The project: Production Stage Manager for “The Williston Scholars Variety Hour”
The scholar: Risa Tapanes ’18
Ms. Tapanes served as production stage manager and technical consultant for the other Performing Arts Williston Scholars, working with each of the five live theater acts through the development process and stage managing the class’s February 25, 2018 Variety Hour at the Williston Theater. As the shows were being developed, she assisted with budgets, set work, costume acquisition, and more; on the night of the performance, she oversaw the lighting, sound, and other technical tasks.
Notable quote: “We knew the other kids in the class were going to have live performances, and every live performance needs a stage manager. But the production stage manager is there from the start of these pieces being created, helping the artists, knowing where they want to go with pieces technically.
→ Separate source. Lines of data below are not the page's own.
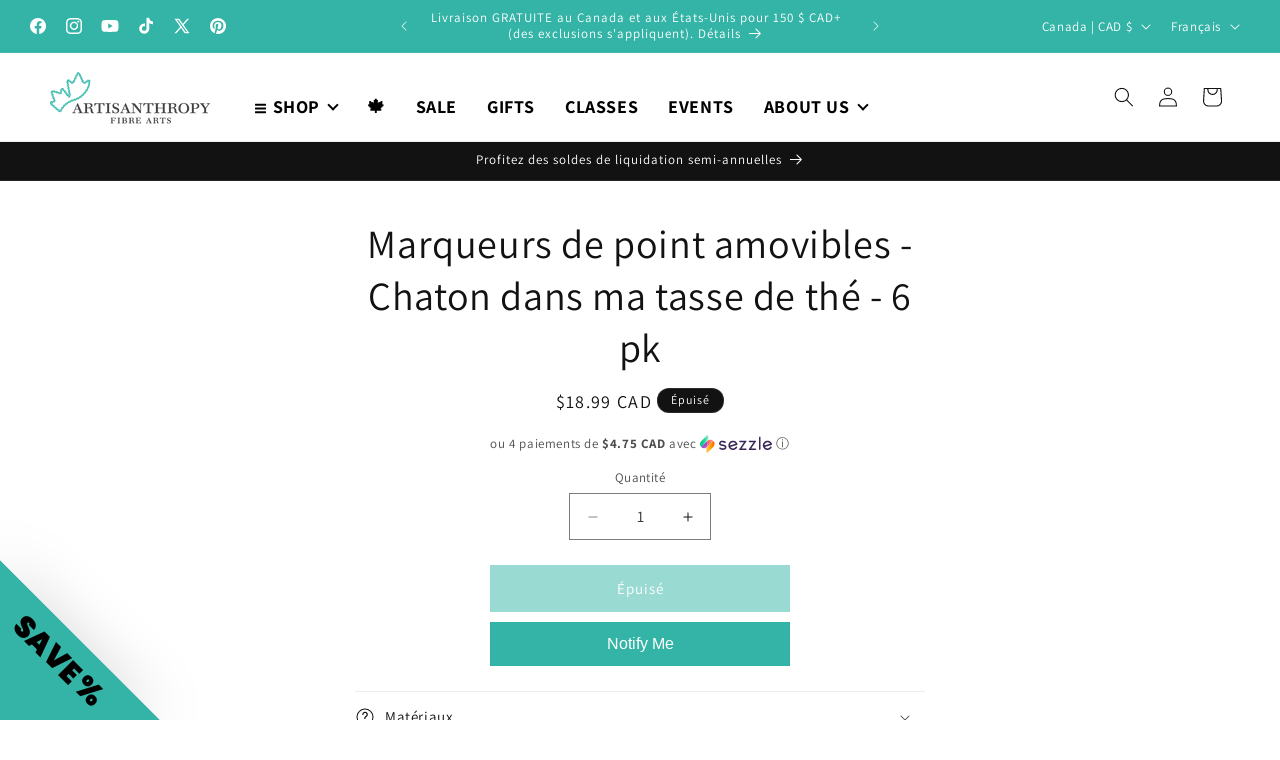

--- FILE ---
content_type: text/javascript; charset=utf-8
request_url: https://www.artisanthropy.ca/fr/products/removeable-stitch-markers-kitten-in-my-tea-cup-6-p.js
body_size: 397
content:
{"id":7113353789591,"title":"Marqueurs de point amovibles - Chaton dans ma tasse de thé - 6 pk","handle":"removeable-stitch-markers-kitten-in-my-tea-cup-6-p","description":null,"published_at":"2021-08-24T10:21:31-04:00","created_at":"2021-08-23T21:35:29-04:00","vendor":"Artisanthropy Fibre Arts","type":"","tags":["import_2021_08_24_010643","popup"],"price":1899,"price_min":1899,"price_max":1899,"available":false,"price_varies":false,"compare_at_price":null,"compare_at_price_min":0,"compare_at_price_max":0,"compare_at_price_varies":false,"variants":[{"id":40811055349911,"title":"Default Title","option1":"Default Title","option2":null,"option3":null,"sku":"42200344","requires_shipping":true,"taxable":true,"featured_image":null,"available":false,"name":"Marqueurs de point amovibles - Chaton dans ma tasse de thé - 6 pk","public_title":null,"options":["Default Title"],"price":1899,"weight":100,"compare_at_price":null,"inventory_management":"shopify","barcode":"55349911","requires_selling_plan":false,"selling_plan_allocations":[]}],"images":[],"featured_image":null,"options":[{"name":"Titre","position":1,"values":["Default Title"]}],"url":"\/fr\/products\/removeable-stitch-markers-kitten-in-my-tea-cup-6-p","requires_selling_plan":false,"selling_plan_groups":[]}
So if they want a costume, I’ll be the one to search online and try to work with them on what they want, and then going though budgeting—can we afford that?—or, if they want a set that looks a certain way, asking is our space capable of doing what they want, and if not, how can we make it work for them?”
Her biggest challenge as a scholar: “Working with new artists and new shows that were being built from the ground up. In the past, I’ve worked with Emily [Ditkovski] and Charles [Raffetto] on shows that have been performed thousands of times, but these are up-and-coming artists who are writing their pieces alongside me trying to help them. Sometimes they’ll have an idea at the beginning of the trimester and then a couple weeks in, they’ll completely change what they want to do. So it’s a balance of having to work with them and being supportive, but also knowing how to stay on top of things.”
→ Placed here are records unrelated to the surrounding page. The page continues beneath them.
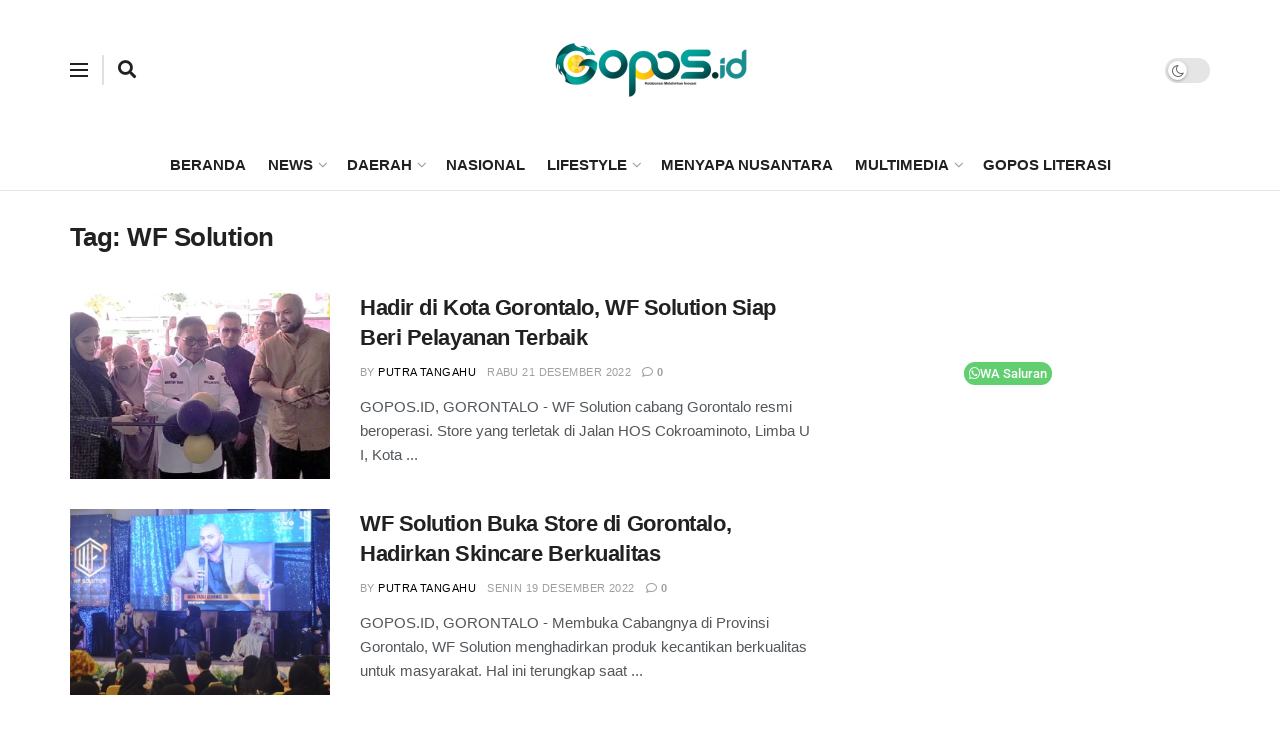

--- FILE ---
content_type: text/html; charset=utf-8
request_url: https://www.google.com/recaptcha/api2/aframe
body_size: 266
content:
<!DOCTYPE HTML><html><head><meta http-equiv="content-type" content="text/html; charset=UTF-8"></head><body><script nonce="iNuDOYSDF2CbfnwOmLCbPg">/** Anti-fraud and anti-abuse applications only. See google.com/recaptcha */ try{var clients={'sodar':'https://pagead2.googlesyndication.com/pagead/sodar?'};window.addEventListener("message",function(a){try{if(a.source===window.parent){var b=JSON.parse(a.data);var c=clients[b['id']];if(c){var d=document.createElement('img');d.src=c+b['params']+'&rc='+(localStorage.getItem("rc::a")?sessionStorage.getItem("rc::b"):"");window.document.body.appendChild(d);sessionStorage.setItem("rc::e",parseInt(sessionStorage.getItem("rc::e")||0)+1);localStorage.setItem("rc::h",'1769394284139');}}}catch(b){}});window.parent.postMessage("_grecaptcha_ready", "*");}catch(b){}</script></body></html>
Surprising discovery: “I know as someone who has been on the technical side that there’s a lot more than you think, but I didn’t know there was so much with budgeting, even on small projects.”
Tip for future scholars: “If you don’t have a solid idea, it’s okay to talk about that with your teacher. My project was pretty unconventional for the Performing Arts realm of Williston Scholars. Not that Williston Scholars has been around for that long, but nobody has really done something like this before. I originally wanted to do something like the rest of them, where I would create my own piece and have other people act in it, but as someone who was looking to go to college for technical theater, I felt like this might be a better way to gain real world and practical experience for my resume.”